December 02, 1991|By I. L. Garfinkle

RESOLVED: The United States should adopt a system of socialized medicine."

Tomorrow's headline? No. That was the subject for interscholastic debate competition at Texas high schools around 1941.

Of course, we debaters had to be able to argue either the affirmative or negative, and even though most of us favored the affirmative, it was easier to win from the negative side.

It was only a few years before that President Roosevelt and his New Dealers had managed to establish the Social Security system despite the skepticism of our parents and teachers who had elected him president and despite the screaming and wailing of those unreconstructed political leaders who were being dragged into the 20th century. (They were all Democrats. No one in Texas would admit to being a Republican in those days.)

The prevailing feeling about Social Security then, in fact about "social" anything, was that no one was likely to live to see it work, and, if it did, it would cost us more in taxes than we would ever get back in benefits. A pension from the government for paying in a few dollars a month? Absurd! Free hospital and medical care? Ridiculous!

But we debaters did our research and made our notes on index cards. To us "socialized medicine" was for real. We were going to make the judges and the audience see that "socialized medicine" was a possibility.

Or, on the other hand, could anyone possibly conceive of a doctor working for the government? Impossible. In those days your family doctor made house calls and didn't send you to a specialist unless you needed surgery or had a fatal disease.

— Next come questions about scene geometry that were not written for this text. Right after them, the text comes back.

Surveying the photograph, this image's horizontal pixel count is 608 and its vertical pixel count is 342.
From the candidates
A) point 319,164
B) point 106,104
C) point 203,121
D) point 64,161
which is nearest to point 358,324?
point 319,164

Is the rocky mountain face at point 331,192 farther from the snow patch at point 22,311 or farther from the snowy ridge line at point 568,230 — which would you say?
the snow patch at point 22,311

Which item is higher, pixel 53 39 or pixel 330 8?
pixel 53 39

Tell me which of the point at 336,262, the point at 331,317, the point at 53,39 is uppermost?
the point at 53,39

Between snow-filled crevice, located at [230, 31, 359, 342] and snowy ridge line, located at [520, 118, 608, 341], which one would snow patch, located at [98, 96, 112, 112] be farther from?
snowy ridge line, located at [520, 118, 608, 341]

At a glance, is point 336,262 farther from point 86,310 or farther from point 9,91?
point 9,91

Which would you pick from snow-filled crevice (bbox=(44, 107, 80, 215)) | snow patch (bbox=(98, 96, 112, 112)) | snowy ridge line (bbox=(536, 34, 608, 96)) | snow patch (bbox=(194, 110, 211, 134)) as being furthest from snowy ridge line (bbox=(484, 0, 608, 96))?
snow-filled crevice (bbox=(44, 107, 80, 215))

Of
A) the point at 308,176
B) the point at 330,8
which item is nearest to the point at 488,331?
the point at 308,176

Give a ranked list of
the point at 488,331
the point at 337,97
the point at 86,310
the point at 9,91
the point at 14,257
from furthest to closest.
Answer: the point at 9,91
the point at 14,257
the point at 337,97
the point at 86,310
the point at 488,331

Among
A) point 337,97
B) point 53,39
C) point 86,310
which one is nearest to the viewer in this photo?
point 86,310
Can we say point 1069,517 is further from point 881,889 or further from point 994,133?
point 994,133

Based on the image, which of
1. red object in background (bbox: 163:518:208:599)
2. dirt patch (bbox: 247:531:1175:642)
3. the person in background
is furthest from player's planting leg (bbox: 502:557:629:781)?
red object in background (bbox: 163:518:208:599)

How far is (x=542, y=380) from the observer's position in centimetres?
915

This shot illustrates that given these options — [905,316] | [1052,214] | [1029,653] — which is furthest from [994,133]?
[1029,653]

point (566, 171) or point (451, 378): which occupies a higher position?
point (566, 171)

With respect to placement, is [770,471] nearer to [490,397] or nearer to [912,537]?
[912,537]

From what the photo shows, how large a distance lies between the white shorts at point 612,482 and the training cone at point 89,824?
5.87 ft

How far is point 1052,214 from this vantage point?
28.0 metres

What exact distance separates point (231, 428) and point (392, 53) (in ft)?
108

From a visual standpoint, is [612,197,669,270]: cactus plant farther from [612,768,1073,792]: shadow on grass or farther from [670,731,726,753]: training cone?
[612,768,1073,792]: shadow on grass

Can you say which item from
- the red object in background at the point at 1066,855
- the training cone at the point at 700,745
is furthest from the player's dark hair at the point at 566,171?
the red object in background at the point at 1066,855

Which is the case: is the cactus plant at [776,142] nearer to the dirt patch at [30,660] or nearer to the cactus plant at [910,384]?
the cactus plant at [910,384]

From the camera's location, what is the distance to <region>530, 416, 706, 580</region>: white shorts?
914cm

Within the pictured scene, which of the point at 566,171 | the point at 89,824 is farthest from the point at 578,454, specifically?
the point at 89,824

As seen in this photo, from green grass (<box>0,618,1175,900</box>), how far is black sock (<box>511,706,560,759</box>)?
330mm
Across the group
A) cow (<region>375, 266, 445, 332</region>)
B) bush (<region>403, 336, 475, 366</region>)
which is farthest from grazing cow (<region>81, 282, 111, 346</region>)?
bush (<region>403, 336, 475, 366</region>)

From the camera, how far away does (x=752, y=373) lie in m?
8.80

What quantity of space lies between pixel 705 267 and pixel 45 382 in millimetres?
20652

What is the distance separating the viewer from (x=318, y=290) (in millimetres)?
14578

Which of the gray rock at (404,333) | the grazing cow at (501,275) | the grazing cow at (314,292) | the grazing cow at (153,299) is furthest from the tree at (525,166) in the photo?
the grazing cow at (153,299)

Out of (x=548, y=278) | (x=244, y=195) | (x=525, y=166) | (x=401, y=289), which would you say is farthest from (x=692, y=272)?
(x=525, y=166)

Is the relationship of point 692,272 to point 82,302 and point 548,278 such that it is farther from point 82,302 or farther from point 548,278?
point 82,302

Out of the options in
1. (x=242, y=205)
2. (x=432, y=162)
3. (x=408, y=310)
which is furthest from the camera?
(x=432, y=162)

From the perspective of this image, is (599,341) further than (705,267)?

Besides, as the doctors used to explain, "The rich have to pay for the poor," so their bills were based on what they thought each patient was able to pay.

Today we can look back and see that this benevolent system had many shortcomings, out of which grew our present system of health insurance.

Now we find that this system, which is mostly paid for by employers, not only falls short of covering everyone, but is beginning to become a burdensome and uncontrollable expense.

So we are witnessing what is shaping up in Washington as a debate on what the politicians are calling "comprehensive health coverage." Fifty years ago we called it "socialized medicine."

And now to continue to extend my list of many public-spirited projects, I am offering my senators and all Maryland congressional representatives full access to my 50-year-old index cards.

This should help save their staffs time and expense on research and preparation for the coming debate.

I. L. Garfinkle is retired and lives in Baltimore.